Ich finde es unsäglich, wenn Menschen auf Grund ihres Glaubens Hass und Gewalt erfahren. Unerträglich ist für mich, dass Menschen angegriffen werden, weil sie zu einer Religionsgemeinschaft gehören. Hier gilt es, eindeutig Position zu beziehen. Wie beim interreligiösen Friedensgebet vergangenen Samstag im Frankfurter Dom, das stattfand unter dem Motto: „Möge kein Volk gegen ein anderes das Schwert erheben.“ 

"Das finde ich stark"

Klare Position bezog diese Woche auch Außenministerin Annalena Baerbock. Eindringlich appelliert sie: „Nie wieder ist jetzt!“ Und der Mainzer Bischof Kohlgraf sagt: „Antisemitische Hetze, Anfeindungen und Gewalt dürfen in unserem Land keinen Raum haben, und wir werden das uns Mögliche tun, um dagegen anzugehen.“ Das finde ich stark. 

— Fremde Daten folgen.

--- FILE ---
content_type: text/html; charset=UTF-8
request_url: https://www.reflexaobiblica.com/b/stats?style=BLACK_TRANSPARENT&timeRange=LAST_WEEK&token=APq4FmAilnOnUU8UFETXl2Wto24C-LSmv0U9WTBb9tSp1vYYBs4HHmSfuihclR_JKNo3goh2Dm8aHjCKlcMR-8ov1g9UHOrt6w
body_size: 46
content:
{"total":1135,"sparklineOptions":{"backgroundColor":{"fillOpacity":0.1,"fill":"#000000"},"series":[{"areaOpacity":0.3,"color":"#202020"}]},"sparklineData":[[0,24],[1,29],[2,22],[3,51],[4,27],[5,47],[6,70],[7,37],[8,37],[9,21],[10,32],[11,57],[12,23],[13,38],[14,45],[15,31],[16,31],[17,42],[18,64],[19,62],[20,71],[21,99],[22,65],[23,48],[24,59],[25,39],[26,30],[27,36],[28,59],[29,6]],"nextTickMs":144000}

Wie kann ich da selbst vorgehen?

Es braucht aber nicht nur Worte, sondern auch ein Handeln. Was kann dieses „Nie wieder ist jetzt“ für Christinnen und Christen bedeuten? Für mich heißt das ganz klar: Ich kann nicht nur auf die Politik schauen und warten, bis Politikerinnen in Berlin oder Wiesbaden reagieren; hier ist Zivilcourage von jedem und jeder gefordert. Wie kann ich selbst vorgehen gegen Antisemitismus, wie Solidarität zeigen? 

"Nicht Gewalt mit Gewalt beantworten"

Nicht hinnehmbar ist, wenn Gewalt mit Gewalt beantwortet wird, wenn jüdische Menschen in unserem Land um ihre Sicherheit fürchten müssen. Vielleicht hilft es, Anteil zu nehmen, indem ich auf die Straße gehe, am Gebet in den Synagogen teilnehme, Solidarität vor Synagogen zeige.

Ich bete trotzdem

Eines weiß ich: Ich will mich dem Hass und der Gewalt entgegenstellen, in meiner Nachbarschaft, auf meiner Arbeit, dort, wo ich antisemitische Äußerungen höre oder solche Aktionen sehe.

Und auch wenn ich unsicher bin, ob Beten ausreicht: Ich bete trotzdem um friedliche Wege – auch wenn die gerade so weit entfernt scheinen.